Memorandum in Opposition

For Immediate Release: May 15, 2023

Re:      A.1673 (Hunter)/S.1196 (Persaud) – An act to amend the insurance law and the social services law, in relation to requiring health insurance policies and Medicaid to cover biomarker testing for certain purposes

This legislation, A.1673/S.1196, would mandate coverage of biomarker testing intended to diagnose, treat, manage, and monitor patient care.  Health plans recognize the importance of precision medicine and provide coverage for biomarker testing.  However, the bill sets an overly broad set of criteria in which coverage would be required that would result in a large number of biomarker testing that may not be supported by best practices or align with clinical criteria.  As a result, the New York Health Plan Association (HPA) opposes the legislation.

While A.1673/S.1196 is well intentioned, the bill has the potential to expose patients to tests for which the risks and benefits are unknown and have not been proven to provide clinical benefits.  The focus should be based on nationally recognized clinical guidelines and peer reviewed literature.

Specifically, the bill would mandate coverage for any test “approved or cleared by the Food and Drug Administration (FDA) or indicated tests for an FDA approved drug.” The role of the FDA related to biomarkers is to regulate medical devices to ensure the health and safety of patients, which translates to the quality, reliability and clinical validity of a device for biomarker testing.  Its role does not include ensuring clinical utility or making recommendations for how healthcare providers should or should not utilize a biomarker test.  FDA clearance or approval alone is insufficient to demonstrate clinical utility of a biomarker.  This does not mean that all biomarkers on the device have clinical utility, should be used in clinical testing, or reported by a lab using the device.  Using FDA approved or cleared as a sole criteria runs the risk of over testing and potential harm.
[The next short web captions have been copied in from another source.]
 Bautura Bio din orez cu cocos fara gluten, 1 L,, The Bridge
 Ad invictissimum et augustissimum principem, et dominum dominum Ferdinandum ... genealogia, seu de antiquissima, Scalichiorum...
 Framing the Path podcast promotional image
Additionally, A.1673/S.1196 would require coverage if covered by the Centers for Medicare and Medicaid Services (CMS) or Medicare Administrative Contractor (MAC) Local Coverage Determinations.  Local MACs have less rigorous evaluative capabilities and biomarker testing coverage requirements should meet a high evidence threshold to ensure tests are delivering clinical value.
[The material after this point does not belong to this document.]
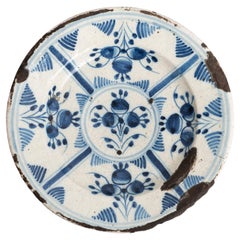 Antique Catalan Ceramic Plate – Early 20th Century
Further, the bill mandates coverage if there are nationally recognized clinical practice guidelines and consensus statements. The use of consensus statements is less rigorous than nationally recognized clinical practice guidelines.  Authoritative clinical practice guidelines rely on systematic reviews that assess the available scientific studies in a proscribed fashion to minimize bias, permitting conclusions as to whether a technology can lead to appropriate provision of medical care.  However, consensus guidelines are opinion and are not informed by systematic reviews or reference to scientific studies in national peer-reviewed journals.

Managed care plans are founded on principles that emphasize primary and preventive care and continually evaluate and update their care delivery protocols to follow best practices and evidence-based medical information. Mandating into statute specific treatments or levels of coverage fails to take into account when the science changes or guidelines evolve, requiring health plans to cover services that are outdated and, potentially, harmful to patients.

Further, creating new health insurance coverage mandates results in increased costs for individuals and employers purchasing health insurance in New York.  Mandating coverage of specific services disproportionately affect small and medium-sized employers.  Forcing employers to include benefits they and their workforce may not want or need exacerbates the challenge they face to find affordable health care options.  Mandated benefit bills pertain only to fully-insured policies, which are generally those purchased either by individuals who buy coverage on their own or receive it through a small or medium-sized business.  Large companies typically “self-insure,” providing employee health benefits by directly paying health care claims to providers, which are governed by the Federal Employee Retirement Income Security Act (ERISA) and therefore not subject to state mandated benefits.  This exemption offers self-insured employers greater control over the particular benefits they cover for their employees.

One reason large employers typically self-insure is to avoid covering certain mandated benefits. Today, more than 50 percent of the commercial market in New York is covered under a self-insured plan. As more employers self-insure, state laws mandating specific types of benefits and services affect an increasingly smaller portion of the privately insured marketplace and fall largely on small and medium-sized employers.

For all these reasons, HPA OPPOSES A.1673/S.1196.